Energy and Commerce Committee Chairman Fred Upton (R-MI) and Oversight and Investigations Subcommittee Chairman Cliff Stearns (R-FL) issued the following statement in response to the president’s action:
“Last week’s disappointing jobs report underscores the urgent need to fight the bureaucratic red tape that is smothering the nation’s job creators. Today’s action is a welcome acknowledgement by the president that independent agencies like the FCC, FERC, and CPSC are indeed responsible for regulations that are harming our economic growth and sending jobs overseas. Jobs remain our top priority, and we cannot afford to have any federal agency engaging in a regulatory assault on growth and innovation.”

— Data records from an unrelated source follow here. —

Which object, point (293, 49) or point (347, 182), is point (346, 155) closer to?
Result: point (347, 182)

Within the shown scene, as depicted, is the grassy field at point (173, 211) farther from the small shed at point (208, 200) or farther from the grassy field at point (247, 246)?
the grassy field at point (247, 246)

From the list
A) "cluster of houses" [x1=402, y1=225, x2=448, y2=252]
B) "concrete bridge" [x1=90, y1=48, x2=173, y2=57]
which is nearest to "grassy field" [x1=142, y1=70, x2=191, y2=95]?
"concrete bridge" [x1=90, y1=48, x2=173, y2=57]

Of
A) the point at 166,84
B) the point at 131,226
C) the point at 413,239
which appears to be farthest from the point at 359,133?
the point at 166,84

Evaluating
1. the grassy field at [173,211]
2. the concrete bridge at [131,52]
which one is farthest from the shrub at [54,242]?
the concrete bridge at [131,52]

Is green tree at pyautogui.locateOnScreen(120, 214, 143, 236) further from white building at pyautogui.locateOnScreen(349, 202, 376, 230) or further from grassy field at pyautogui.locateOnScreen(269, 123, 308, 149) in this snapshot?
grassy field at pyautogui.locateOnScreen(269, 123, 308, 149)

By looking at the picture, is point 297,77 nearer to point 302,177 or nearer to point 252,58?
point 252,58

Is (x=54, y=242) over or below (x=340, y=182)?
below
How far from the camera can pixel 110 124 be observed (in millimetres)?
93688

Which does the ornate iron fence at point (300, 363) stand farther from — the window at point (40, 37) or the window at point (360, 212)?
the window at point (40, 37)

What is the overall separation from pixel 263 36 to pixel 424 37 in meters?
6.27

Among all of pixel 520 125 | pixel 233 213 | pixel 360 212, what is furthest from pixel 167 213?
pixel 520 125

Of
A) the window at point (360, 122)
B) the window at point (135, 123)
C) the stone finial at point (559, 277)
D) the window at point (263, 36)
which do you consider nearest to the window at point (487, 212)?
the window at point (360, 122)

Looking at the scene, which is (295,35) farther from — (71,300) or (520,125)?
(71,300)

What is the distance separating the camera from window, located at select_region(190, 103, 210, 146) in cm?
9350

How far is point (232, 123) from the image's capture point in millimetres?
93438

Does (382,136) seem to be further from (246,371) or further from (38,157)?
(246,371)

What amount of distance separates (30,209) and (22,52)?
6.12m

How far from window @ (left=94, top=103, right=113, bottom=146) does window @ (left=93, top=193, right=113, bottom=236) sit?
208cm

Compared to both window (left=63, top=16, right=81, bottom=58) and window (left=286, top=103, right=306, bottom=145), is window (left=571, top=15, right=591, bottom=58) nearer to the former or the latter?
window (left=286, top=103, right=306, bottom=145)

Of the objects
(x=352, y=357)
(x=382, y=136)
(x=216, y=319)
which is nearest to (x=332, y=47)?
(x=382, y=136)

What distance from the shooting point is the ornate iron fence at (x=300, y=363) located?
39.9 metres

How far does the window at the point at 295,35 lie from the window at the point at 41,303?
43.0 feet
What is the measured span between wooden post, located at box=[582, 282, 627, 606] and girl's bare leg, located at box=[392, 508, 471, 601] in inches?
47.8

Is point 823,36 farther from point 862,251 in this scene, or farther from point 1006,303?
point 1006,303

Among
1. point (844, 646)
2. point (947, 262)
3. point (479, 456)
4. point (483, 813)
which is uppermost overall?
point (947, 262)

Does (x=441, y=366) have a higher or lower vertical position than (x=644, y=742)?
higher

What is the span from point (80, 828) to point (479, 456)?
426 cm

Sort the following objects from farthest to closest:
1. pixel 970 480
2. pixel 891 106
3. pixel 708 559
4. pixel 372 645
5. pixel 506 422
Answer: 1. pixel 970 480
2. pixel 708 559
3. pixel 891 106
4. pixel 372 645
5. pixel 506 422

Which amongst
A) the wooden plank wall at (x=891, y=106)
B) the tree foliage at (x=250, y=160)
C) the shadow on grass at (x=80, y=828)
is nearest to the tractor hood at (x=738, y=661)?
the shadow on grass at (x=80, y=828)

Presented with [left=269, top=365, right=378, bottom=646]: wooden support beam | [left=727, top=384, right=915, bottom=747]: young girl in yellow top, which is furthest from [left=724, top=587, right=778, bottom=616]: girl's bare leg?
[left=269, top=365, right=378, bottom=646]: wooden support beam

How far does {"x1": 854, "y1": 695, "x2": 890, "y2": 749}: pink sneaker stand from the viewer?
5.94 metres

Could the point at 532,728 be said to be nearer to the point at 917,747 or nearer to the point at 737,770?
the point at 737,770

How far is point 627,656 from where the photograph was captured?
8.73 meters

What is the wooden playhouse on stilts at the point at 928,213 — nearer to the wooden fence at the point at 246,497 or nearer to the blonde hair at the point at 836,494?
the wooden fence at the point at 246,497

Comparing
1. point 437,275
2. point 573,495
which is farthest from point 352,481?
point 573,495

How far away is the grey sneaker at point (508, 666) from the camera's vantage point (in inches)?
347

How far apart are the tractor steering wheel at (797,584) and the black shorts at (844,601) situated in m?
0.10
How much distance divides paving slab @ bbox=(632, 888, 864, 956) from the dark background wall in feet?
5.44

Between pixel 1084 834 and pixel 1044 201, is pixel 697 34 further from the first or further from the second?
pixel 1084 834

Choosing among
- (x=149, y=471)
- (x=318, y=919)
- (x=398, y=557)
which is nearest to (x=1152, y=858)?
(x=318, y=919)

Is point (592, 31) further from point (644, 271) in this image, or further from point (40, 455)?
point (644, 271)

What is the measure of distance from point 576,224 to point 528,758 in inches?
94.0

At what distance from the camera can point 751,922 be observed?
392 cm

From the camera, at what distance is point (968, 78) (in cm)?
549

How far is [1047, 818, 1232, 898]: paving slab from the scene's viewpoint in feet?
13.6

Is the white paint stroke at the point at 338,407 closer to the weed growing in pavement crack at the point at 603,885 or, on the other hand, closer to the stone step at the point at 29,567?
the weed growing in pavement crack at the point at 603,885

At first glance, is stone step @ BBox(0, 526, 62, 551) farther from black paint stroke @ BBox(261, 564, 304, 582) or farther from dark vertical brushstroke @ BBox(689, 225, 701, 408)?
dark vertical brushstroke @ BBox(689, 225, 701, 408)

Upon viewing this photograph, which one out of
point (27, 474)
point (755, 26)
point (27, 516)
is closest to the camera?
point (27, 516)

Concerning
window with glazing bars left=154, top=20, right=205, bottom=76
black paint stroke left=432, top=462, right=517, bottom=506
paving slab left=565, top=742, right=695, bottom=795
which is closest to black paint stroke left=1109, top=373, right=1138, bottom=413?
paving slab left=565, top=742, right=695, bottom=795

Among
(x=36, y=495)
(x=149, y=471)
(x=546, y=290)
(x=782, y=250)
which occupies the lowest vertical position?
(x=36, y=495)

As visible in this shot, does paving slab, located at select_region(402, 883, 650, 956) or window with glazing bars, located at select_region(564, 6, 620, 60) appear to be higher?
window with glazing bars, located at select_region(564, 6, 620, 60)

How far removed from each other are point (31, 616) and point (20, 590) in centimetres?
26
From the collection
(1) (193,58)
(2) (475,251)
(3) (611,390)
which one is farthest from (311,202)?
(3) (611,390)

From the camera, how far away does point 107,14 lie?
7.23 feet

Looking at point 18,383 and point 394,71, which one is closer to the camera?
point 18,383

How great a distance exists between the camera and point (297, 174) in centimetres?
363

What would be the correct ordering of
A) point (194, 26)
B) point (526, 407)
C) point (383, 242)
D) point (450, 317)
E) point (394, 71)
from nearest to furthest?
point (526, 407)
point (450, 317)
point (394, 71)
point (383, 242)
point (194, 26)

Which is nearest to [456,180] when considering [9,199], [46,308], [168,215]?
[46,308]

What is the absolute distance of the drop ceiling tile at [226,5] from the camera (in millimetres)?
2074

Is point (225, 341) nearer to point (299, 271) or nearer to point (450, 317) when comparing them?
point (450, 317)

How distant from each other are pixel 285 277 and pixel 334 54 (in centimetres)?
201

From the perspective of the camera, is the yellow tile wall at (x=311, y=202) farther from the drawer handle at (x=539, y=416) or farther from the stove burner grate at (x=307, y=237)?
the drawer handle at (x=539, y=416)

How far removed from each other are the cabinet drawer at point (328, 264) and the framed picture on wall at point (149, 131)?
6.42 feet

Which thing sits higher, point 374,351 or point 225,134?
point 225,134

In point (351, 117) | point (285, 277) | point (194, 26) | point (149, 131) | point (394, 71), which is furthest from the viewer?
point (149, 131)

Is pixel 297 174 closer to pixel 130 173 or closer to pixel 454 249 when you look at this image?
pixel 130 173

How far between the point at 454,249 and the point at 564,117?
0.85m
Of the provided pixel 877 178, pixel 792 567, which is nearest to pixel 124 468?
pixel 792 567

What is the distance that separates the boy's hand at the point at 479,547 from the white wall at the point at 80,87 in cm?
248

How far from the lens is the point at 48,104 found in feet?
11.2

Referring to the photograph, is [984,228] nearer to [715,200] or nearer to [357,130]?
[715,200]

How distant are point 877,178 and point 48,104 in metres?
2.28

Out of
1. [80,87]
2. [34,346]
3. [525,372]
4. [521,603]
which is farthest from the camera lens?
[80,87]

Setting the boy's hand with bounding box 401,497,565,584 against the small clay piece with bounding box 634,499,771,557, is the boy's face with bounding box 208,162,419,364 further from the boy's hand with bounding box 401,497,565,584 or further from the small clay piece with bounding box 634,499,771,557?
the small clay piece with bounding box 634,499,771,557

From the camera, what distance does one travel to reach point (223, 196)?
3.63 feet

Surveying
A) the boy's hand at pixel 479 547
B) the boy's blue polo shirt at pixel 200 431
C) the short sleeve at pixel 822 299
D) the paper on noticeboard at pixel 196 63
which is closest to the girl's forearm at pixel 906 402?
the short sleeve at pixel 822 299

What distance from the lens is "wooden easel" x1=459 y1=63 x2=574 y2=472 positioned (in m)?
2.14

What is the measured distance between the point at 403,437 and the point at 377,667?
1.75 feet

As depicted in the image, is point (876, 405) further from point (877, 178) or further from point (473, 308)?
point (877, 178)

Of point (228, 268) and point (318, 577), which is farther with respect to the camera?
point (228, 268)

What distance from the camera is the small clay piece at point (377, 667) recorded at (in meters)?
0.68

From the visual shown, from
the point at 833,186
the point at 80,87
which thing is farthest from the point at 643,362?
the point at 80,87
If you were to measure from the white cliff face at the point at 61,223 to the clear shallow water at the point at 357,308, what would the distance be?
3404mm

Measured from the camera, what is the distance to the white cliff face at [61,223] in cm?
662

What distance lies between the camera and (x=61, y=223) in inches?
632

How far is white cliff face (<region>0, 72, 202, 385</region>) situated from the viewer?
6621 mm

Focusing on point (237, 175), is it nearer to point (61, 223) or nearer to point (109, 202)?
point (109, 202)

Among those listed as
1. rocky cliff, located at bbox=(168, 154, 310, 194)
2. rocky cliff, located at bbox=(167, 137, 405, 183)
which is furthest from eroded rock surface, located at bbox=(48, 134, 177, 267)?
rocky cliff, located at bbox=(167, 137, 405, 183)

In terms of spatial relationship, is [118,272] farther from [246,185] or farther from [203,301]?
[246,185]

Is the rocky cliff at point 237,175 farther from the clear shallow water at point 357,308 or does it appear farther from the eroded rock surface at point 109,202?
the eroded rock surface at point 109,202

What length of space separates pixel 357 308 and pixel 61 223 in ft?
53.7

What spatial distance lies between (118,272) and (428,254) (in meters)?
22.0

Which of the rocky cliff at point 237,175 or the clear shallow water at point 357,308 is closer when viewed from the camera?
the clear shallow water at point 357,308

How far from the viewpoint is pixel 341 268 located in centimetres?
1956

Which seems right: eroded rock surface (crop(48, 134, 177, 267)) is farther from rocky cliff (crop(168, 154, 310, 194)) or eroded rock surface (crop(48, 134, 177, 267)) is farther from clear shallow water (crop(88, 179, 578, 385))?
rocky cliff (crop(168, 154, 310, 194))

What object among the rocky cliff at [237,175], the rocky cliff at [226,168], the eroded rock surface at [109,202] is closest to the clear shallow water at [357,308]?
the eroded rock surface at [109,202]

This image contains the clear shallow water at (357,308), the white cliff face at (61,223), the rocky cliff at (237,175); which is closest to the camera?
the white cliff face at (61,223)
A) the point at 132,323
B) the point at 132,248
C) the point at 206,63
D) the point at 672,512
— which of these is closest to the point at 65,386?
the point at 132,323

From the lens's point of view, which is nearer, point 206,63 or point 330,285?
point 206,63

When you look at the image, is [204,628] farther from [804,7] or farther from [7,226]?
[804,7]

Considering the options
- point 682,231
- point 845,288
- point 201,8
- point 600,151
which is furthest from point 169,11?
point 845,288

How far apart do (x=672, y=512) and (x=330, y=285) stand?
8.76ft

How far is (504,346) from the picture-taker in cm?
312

Regulatory Czar Sunstein admits independent agencies had refused to identify job smothering regulations despite his urging
During a startling exchange between Obama regulatory czar Cass Sunstein and Rep. Steve Scalise (R-LA) last month, Sunstein revealed that the administration’s independent agencies had refused to participate in the effort to identify job-smothering regulations despite his urging. At the time of the May 18th deadline for preliminary plans, only one independent agency had submitted a regulatory review, and that review by the National Labor Relations Board amounted to a one page document.